(Tarefas a fazer)
1) Segundo a entrevista a Joana Dionísio, desde quando é ela estudante de Doutoramento em Arte Contemporânea?
2) Com base na entrevista a Joana Dionísio, explique como é que ela passou a ter conferências online regulares organizadas pela Magnum Photos.
3) Prolongue a entrevista a Joana Dionísio, começando logo a seguir à última frase apresentada.

(Página)
Entrevista a Joana Dionísio, finalista WAF

Depois das entrevistas com Ana Leça, Beatriz Narciso, Elizabeth Prentis, Flávia Costa e Jéssica Ilfu-Soi, seguimos agora para a quinta artista finalista da 1.ª edição da Women in Art Fellowship (WAF). Hoje é a vez de conhecer melhor o percurso, as referências e a visão artística de Joana Dionísio.

WAF — Podes contar-nos um pouco sobre ti e sobre o teu percurso até agora?

Joana Dionísio — Sou formada em Design de Produto e em Tecnologia da Comunicação Audiovisual, com especialidade em fotografia. Em 2021 concluí uma especialização avançada onde realizei um Master em Fotografia Artística e Documental. Desde outubro de 2024 sou estudante de Doutoramento em Arte Contemporânea no Colégio das Artes na Universidade de Coimbra. Tenho exposto regularmente desde 2021, tanto a nível nacional como internacional. Fui selecionada pela Bienal de Fotografia do Porto para integrar a plataforma de fotografia Europeia Futures, onde tenho regularmente conferências online organizadas pela Magnum Photos e desde 2024 integro o coletivo CC11. Em 2024 fui vencedora dos Novos Talentos Fnac, finalista dos Discovery Awards no Festival Encontros da Imagem e recebi a Menção Honrosa no concurso Women Photographers do PhMuseum. Fui finalista da Mostra Nacional de Jovens Criadores em 2023 e 2022, selecionada pela GUP Magazine como um talento emergente na Fotografia Europeia em 2022, finalista da Bienal Jovem de Loures em 2021, entre outros reconhecimentos.

WAF — Qual foi o maior desafio que encontraste na tua carreira artística até agora e como o superaste?

Entradas contidas num conjunto de dados
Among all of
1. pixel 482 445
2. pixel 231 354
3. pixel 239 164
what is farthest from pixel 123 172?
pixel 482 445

(Respostas)
1) Desde outubro de 2024.

2) Joana Dionísio foi selecionada pela Bienal de Fotografia do Porto para integrar a plataforma de fotografia europeia Futures. É nessa plataforma que tem regularmente conferências online organizadas pela Magnum Photos.

3)
Joana Dionísio — O maior desafio que enfrento é garantir os recursos económicos necessários para continuar a produzir. A prática artística exige tempo, pesquisa e materiais, mas os apoios são muito escassos. Para lidar com esta limitação, para além de ter de encontrar outras formas de rendimento, tenho procurado bolsas, residências e parcerias que permitam viabilizar financeiramente a minha prática, ao mesmo tempo que desenvolvo formas de trabalho adaptadas aos recursos disponíveis. Este processo, apesar de exigente, ensinou-me a ser resiliente e a encontrar soluções criativas para manter a minha trajetória ativa.

WAF — Que experiências consideras terem sido mais determinantes na tua evolução enquanto artista?

Joana Dionísio — O doutoramento, que me tem permitido articular de forma mais consistente a dimensão teórica e prática do meu trabalho, dando uma solidez conceptual à minha produção artística. As residências artísticas em que participei, que me proporcionaram contextos de experimentação, tempo de produção e diálogo com outras perspectivas, enriquecendo tanto o processo criativo como a forma como penso a minha obra. A integração na plataforma Europeia Futures que me deu acesso a uma rede internacional de fotógrafos, curadores e instituições, ampliando a visibilidade do meu trabalho e abrindo novas possibilidades de colaboração e circulação.

WAF — Quais são as tuas principais referências artísticas ou culturais?

Joana Dionísio — As minhas principais referências provêm de teóricos que refletem sobre a imagem e a sua construção de sentido. Roland Barthes, Susan Sontag, Margarida Medeiros e Pedro Miguel Frade, entre outros autores que fornecem um enquadramento teórico que inspira a minha prática.

WAF — Que artistas, movimentos ou acontecimentos mais influenciaram a tua prática?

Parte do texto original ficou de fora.